| HN Mirror

Y	Hacker News new \| ask \| show \| jobs

by scottlegrand2 2434 days ago

The funny thing for me is that if The Economist had just hacked the input into GPT-2 so that it was an ongoing conversation they would have found that it's OK at holding a conversation, better than I expected when I did so.

The conversation that I posted at:

https://medium.com/@scottlegrand/my-interview-with-the-world...

is performed in one shot. And I think it shows both the abilities and the limitations of GPT-2 and similar models. I am 100% role playing with the language model and prompting it to go in the directions it goes, but it surprised me several times, and eventually it all fell apart because I didn't perform any transfer learning on the model I just used the raw GPT-2 XL model to measure whether further work would be worth the effort and I would conclude yes it would be.
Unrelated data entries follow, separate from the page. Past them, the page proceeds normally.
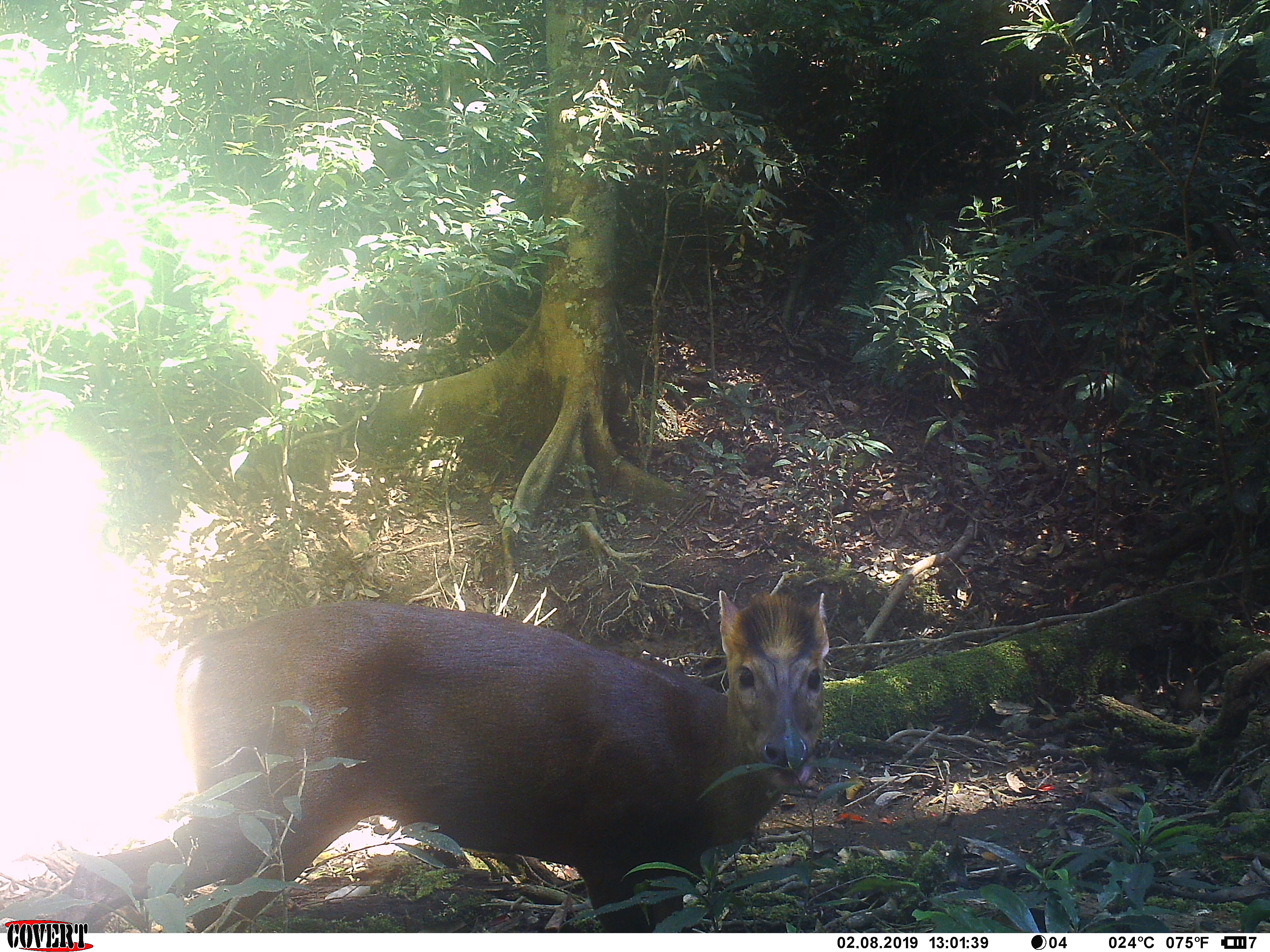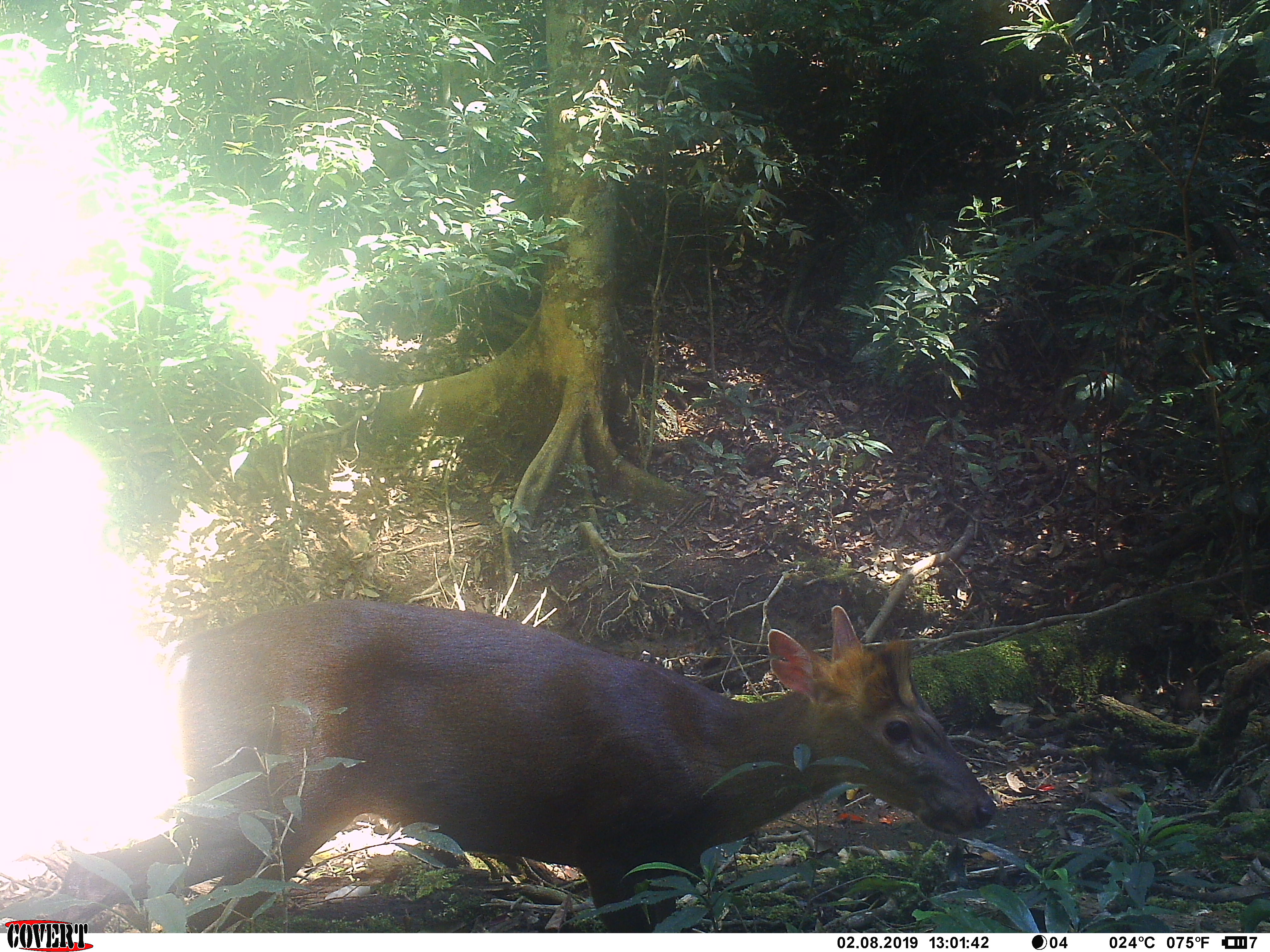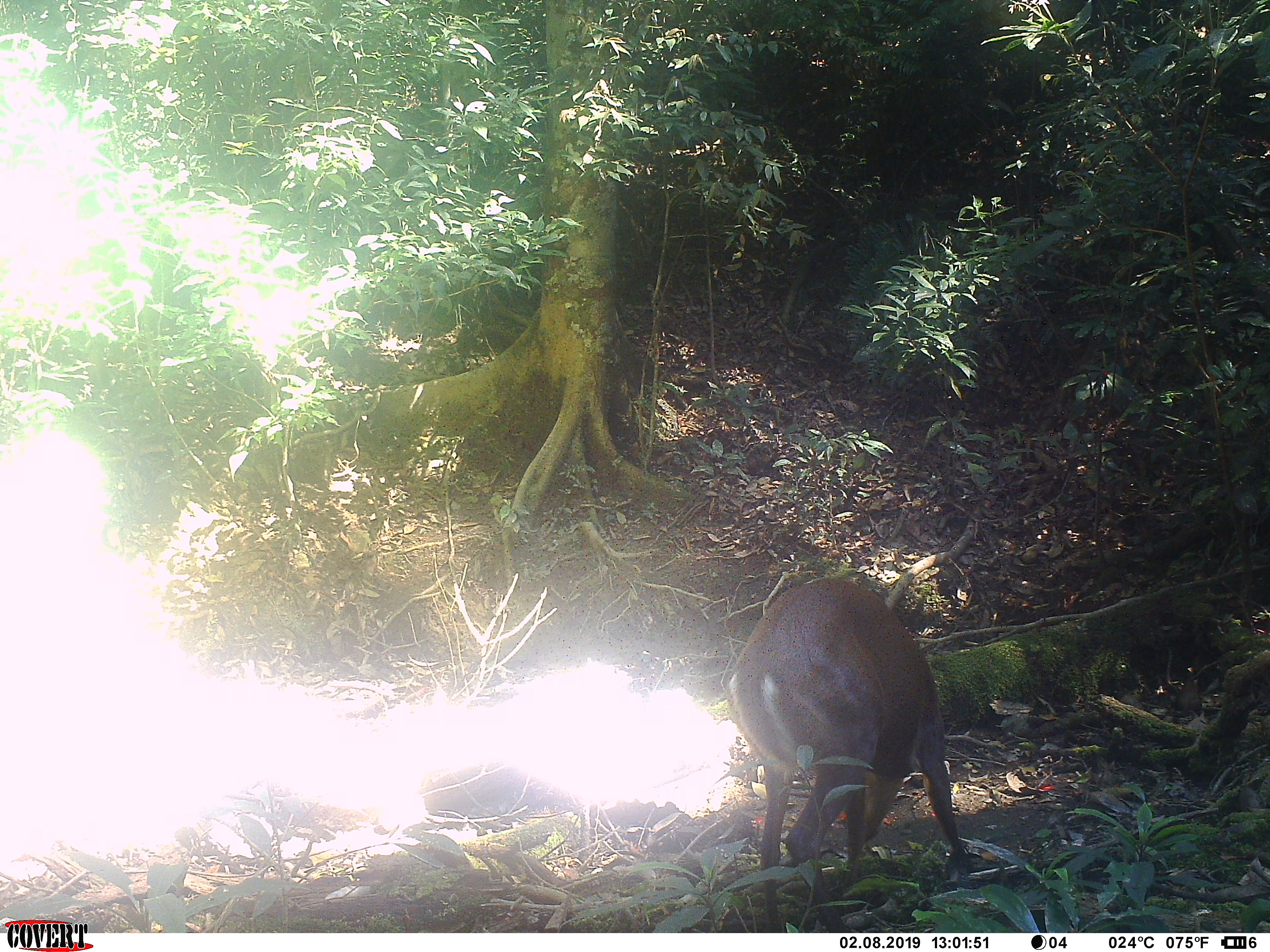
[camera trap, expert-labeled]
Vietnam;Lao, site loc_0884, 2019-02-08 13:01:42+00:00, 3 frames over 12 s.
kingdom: Animalia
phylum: Chordata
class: Mammalia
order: Artiodactyla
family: Cervidae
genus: Muntiacus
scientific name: Muntiacus rooseveltorum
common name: roosevelt's muntjac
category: roosevelts muntjac group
Roosevelts muntjac group (roosevelt's muntjac) (Muntiacus rooseveltorum). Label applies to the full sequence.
The first thing I need to do is dramatically increase the length of its input context. It's pretty good at running with an ensuing script because I suspect much of its training data was formatted that way. But since I ran out of context symbols, it eventually suffers from several incidents of amnesia and eventually effective multiple personality disorder. It also contradicts itself several times but then no more than the typical thought leader or politician does IMO.

What The Economist did was effectively erase the thing's memory between questions. So they were starting fresh with each question. And I think that's why they had to do the best of 5.